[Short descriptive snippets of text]
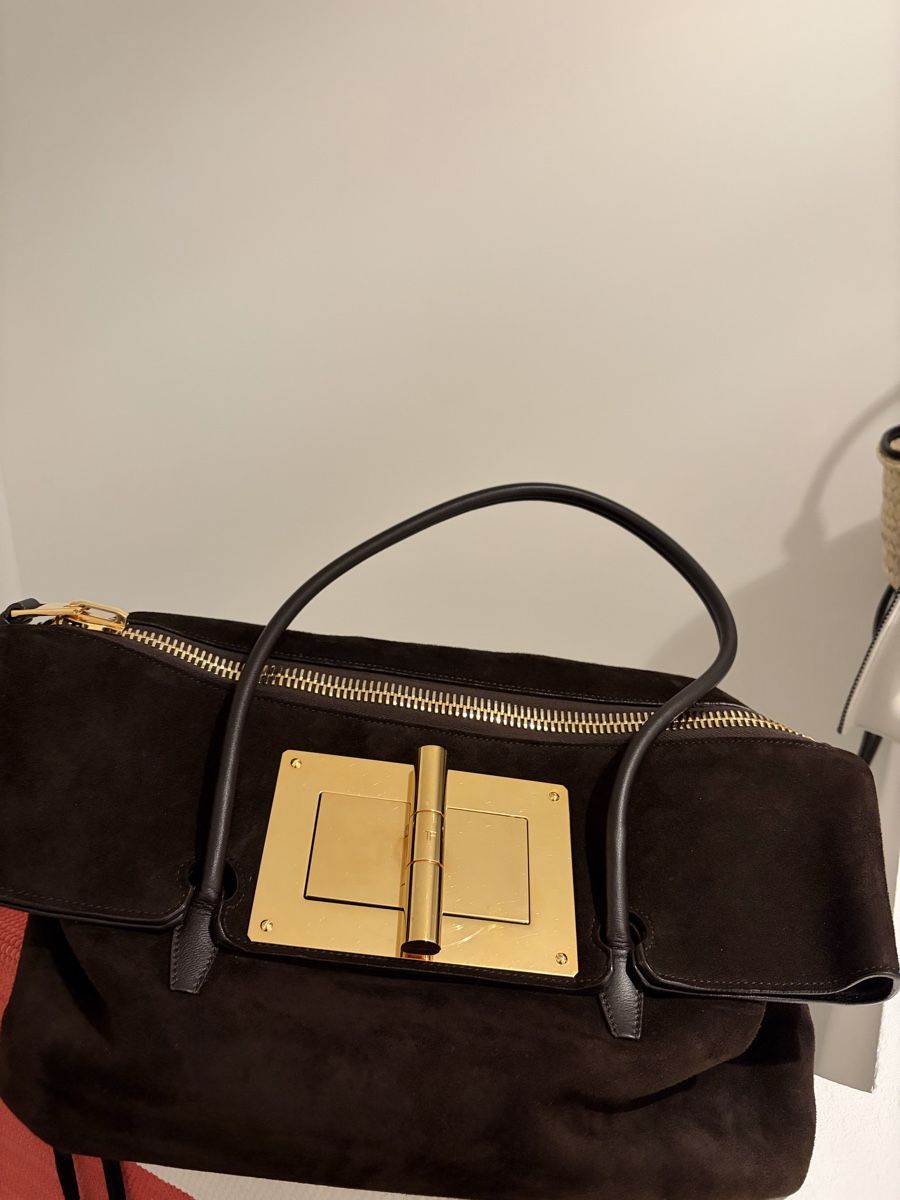 Borse da donna: Tom Ford Alix Hobo Bag Brown suede – Usato da Zürich venduto da Sonikasantos 4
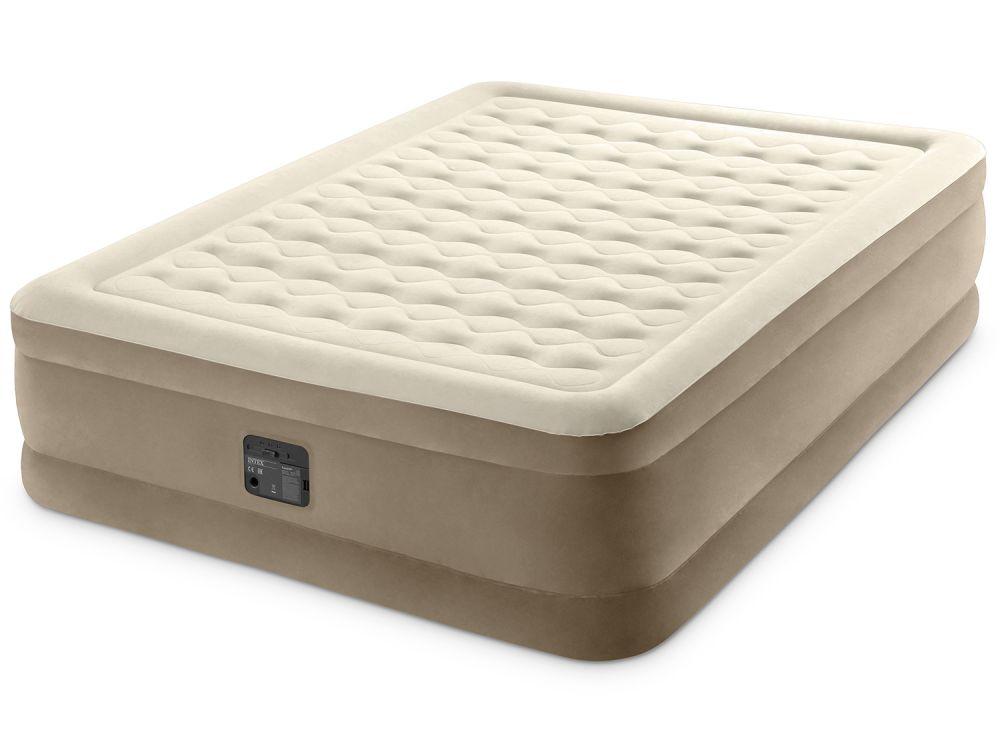 Надувная кровать Intex 152х203х46см, встроенный насос 220V, Ultra Plush Bed, арт. 64428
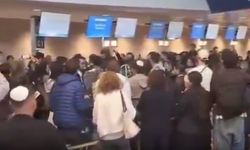 Kaçmaya çalışan Siyonistler havalimanında olay çıkardı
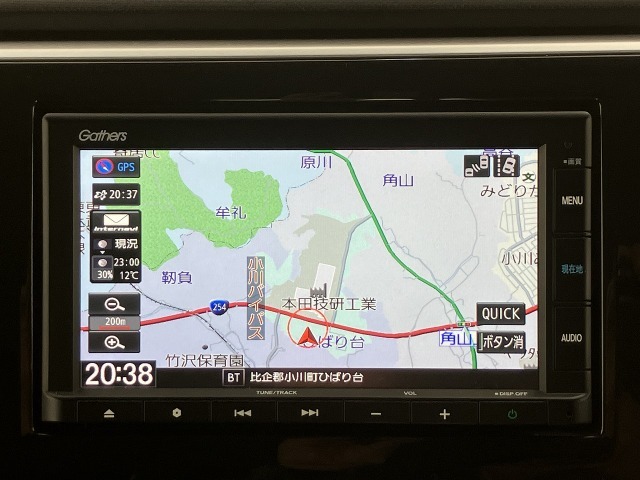 ★ホンダ純正ギャザズナビ（型式：VXM-205Ci）★操作性や視認性に優れており、最適なルートでご案内致します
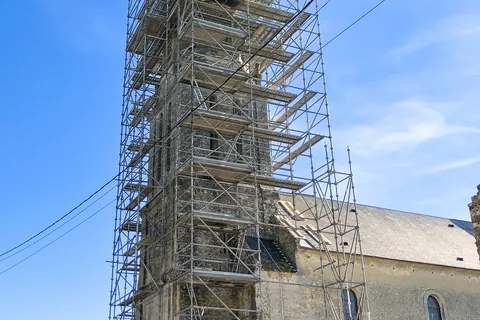 Enduits, joints et façades — monuments — Église de Sommervieu.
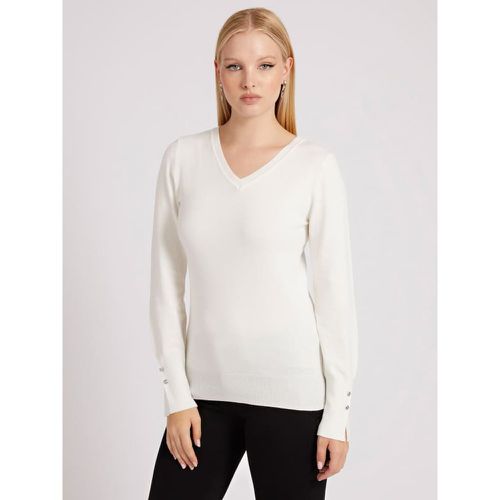 Maglione Scollo A V - Guess - Modalova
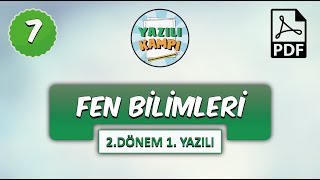 7Sınıf Fen Bilimleri  2Dönem 1Yazılıya Hazırlık [upl. by Lednek]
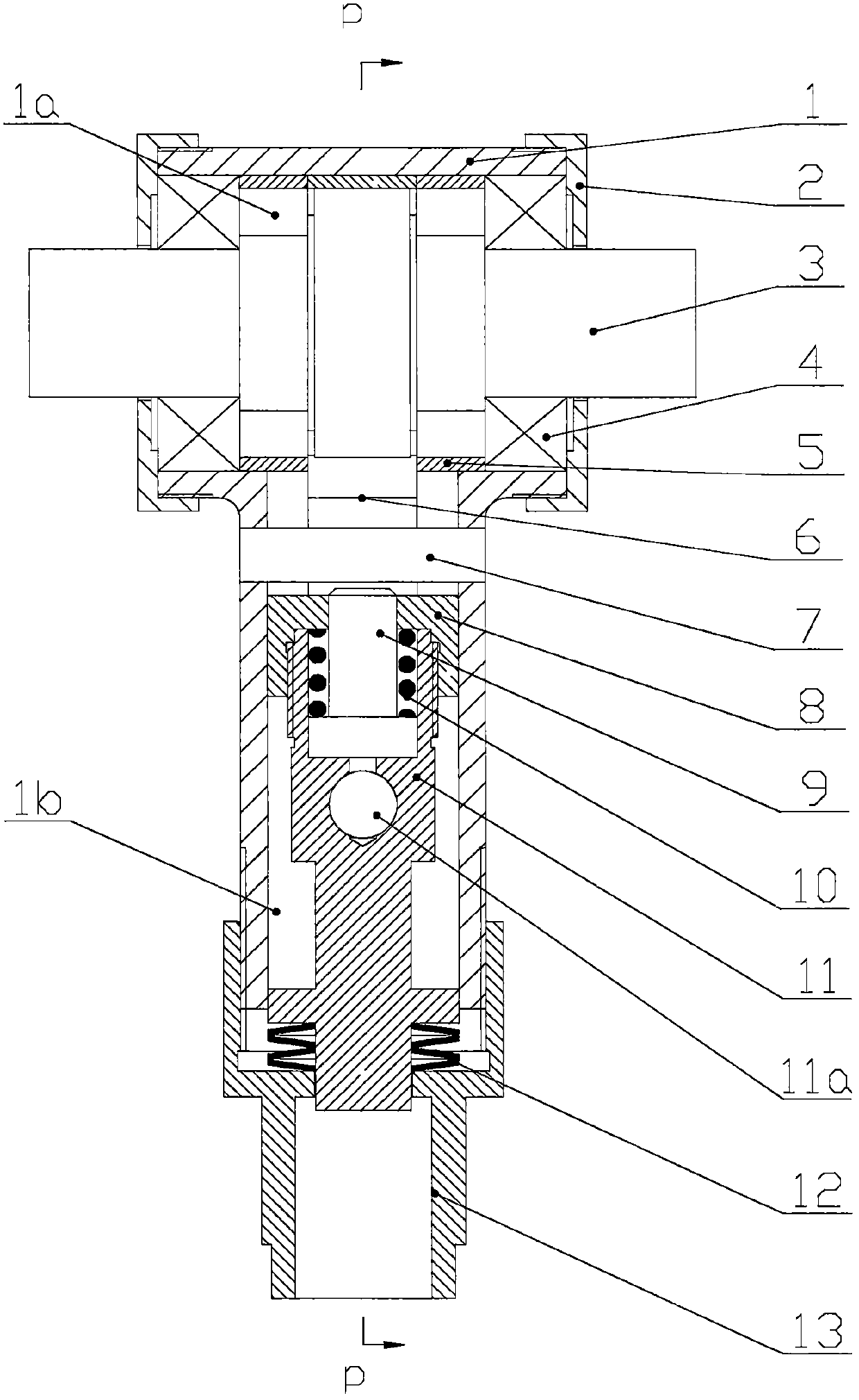 Hydraulic locking rotary joint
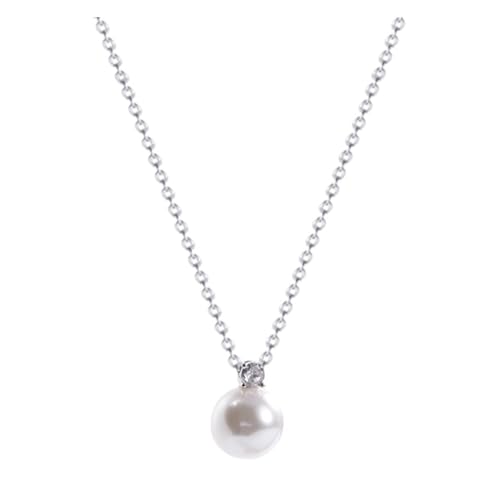 High-end Women Necklace Comfortable Wearing Pendant Single Faux Silver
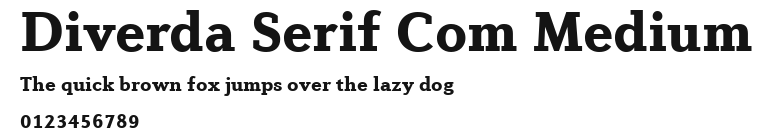 Diverda Serif Com Medium Preview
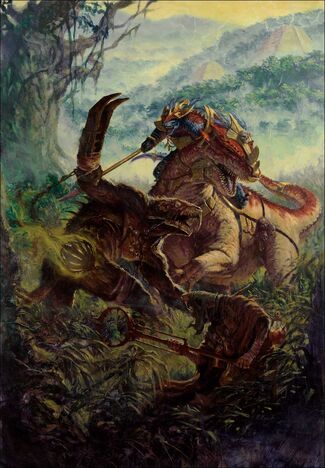 Portada libro Lustria por Karl Kopinski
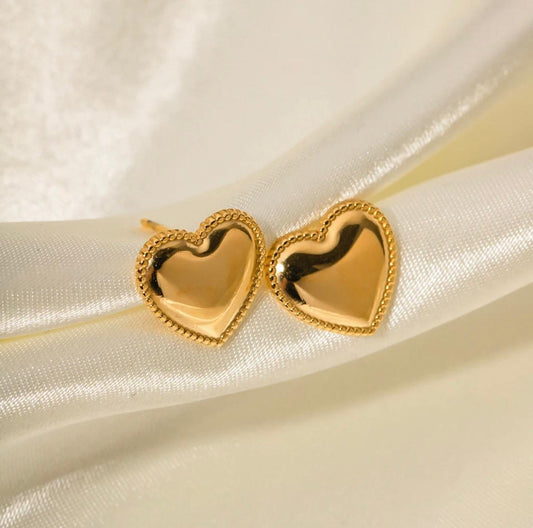 18k Gold Plated Forever Mine Earrings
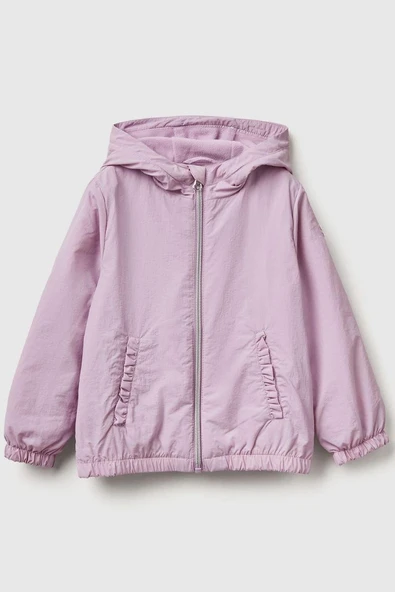 United Colors of Benetton Kız Bebek 2IGGGN03U-25KB Yağmurluk Lila ürün görseli 1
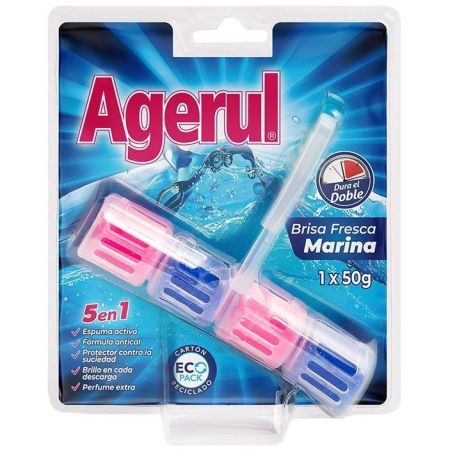 Agerul Colgador Wc Brisa Fresca Marina 5 En 1 Colagor wc neutralizador de olores ofrece limpieza frescor y fragancia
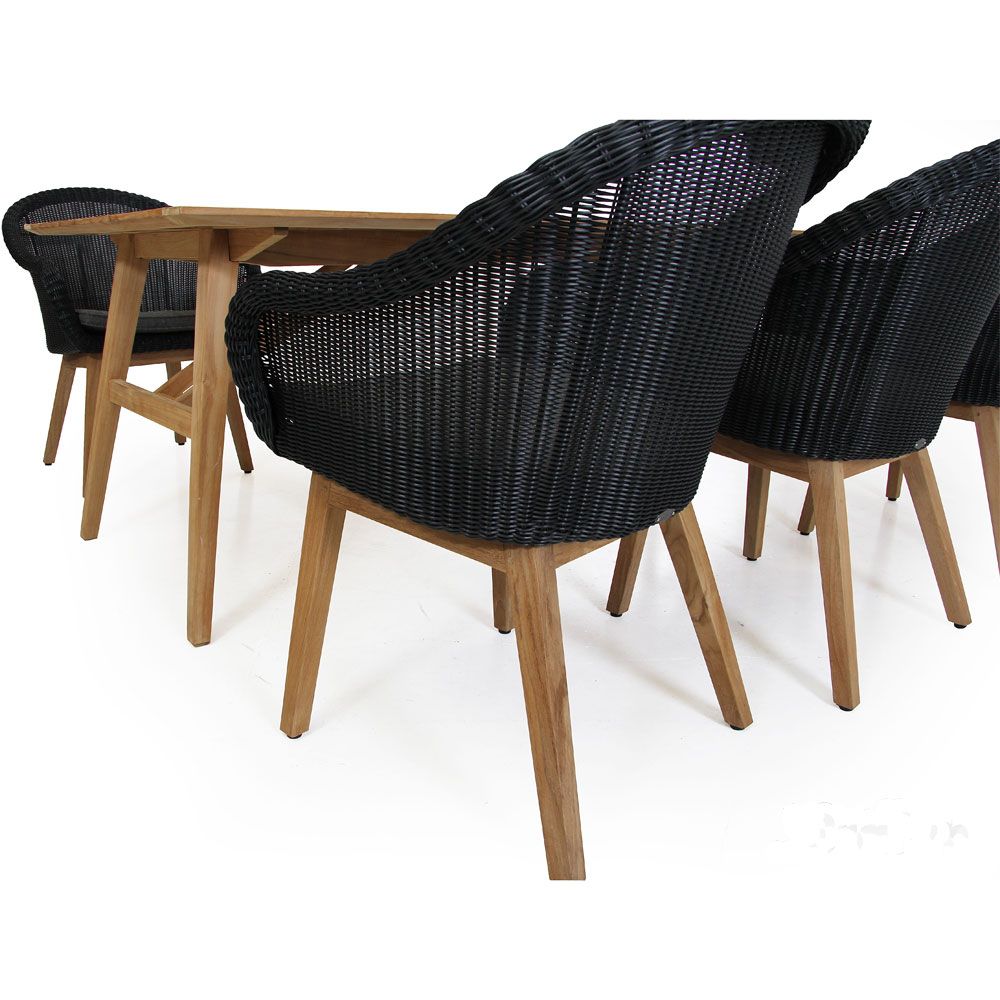 Beverly armchair black/grey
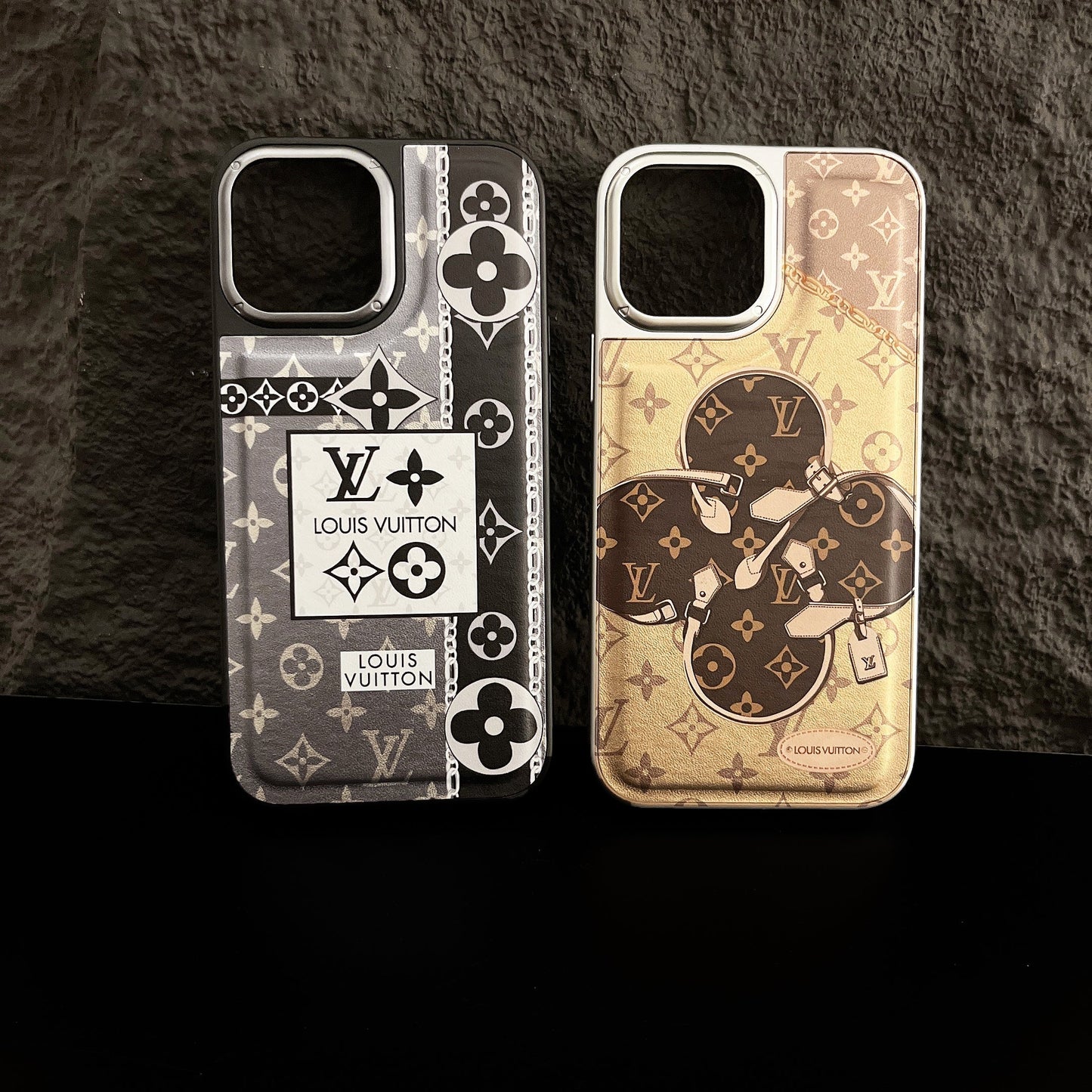 Lou Plating Leather iPhone Case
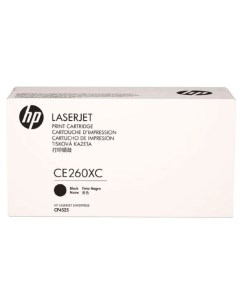 Картридж лазерный 649X CE260XC черный 17000 страниц оригинальный для LaserJet Enterprise CP4525 техн Hp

* **To do**
Please reproduce every line of the data above word for word, leaving out the pictures.

* **Solution to the exercise**
 Borse da donna: Tom Ford Alix Hobo Bag Brown suede – Usato da Zürich venduto da Sonikasantos 4
 Надувная кровать Intex 152х203х46см, встроенный насос 220V, Ultra Plush Bed, арт. 64428
 Kaçmaya çalışan Siyonistler havalimanında olay çıkardı
 ★ホンダ純正ギャザズナビ（型式：VXM-205Ci）★操作性や視認性に優れており、最適なルートでご案内致します
 Enduits, joints et façades — monuments — Église de Sommervieu.
 Maglione Scollo A V - Guess - Modalova
 7Sınıf Fen Bilimleri  2Dönem 1Yazılıya Hazırlık [upl. by Lednek]
 Hydraulic locking rotary joint
 High-end Women Necklace Comfortable Wearing Pendant Single Faux Silver
 Diverda Serif Com Medium Preview
 Portada libro Lustria por Karl Kopinski
 18k Gold Plated Forever Mine Earrings
 United Colors of Benetton Kız Bebek 2IGGGN03U-25KB Yağmurluk Lila ürün görseli 1
 Agerul Colgador Wc Brisa Fresca Marina 5 En 1 Colagor wc neutralizador de olores ofrece limpieza frescor y fragancia
 Beverly armchair black/grey
 Lou Plating Leather iPhone Case
 Картридж лазерный 649X CE260XC черный 17000 страниц оригинальный для LaserJet Enterprise CP4525 техн Hp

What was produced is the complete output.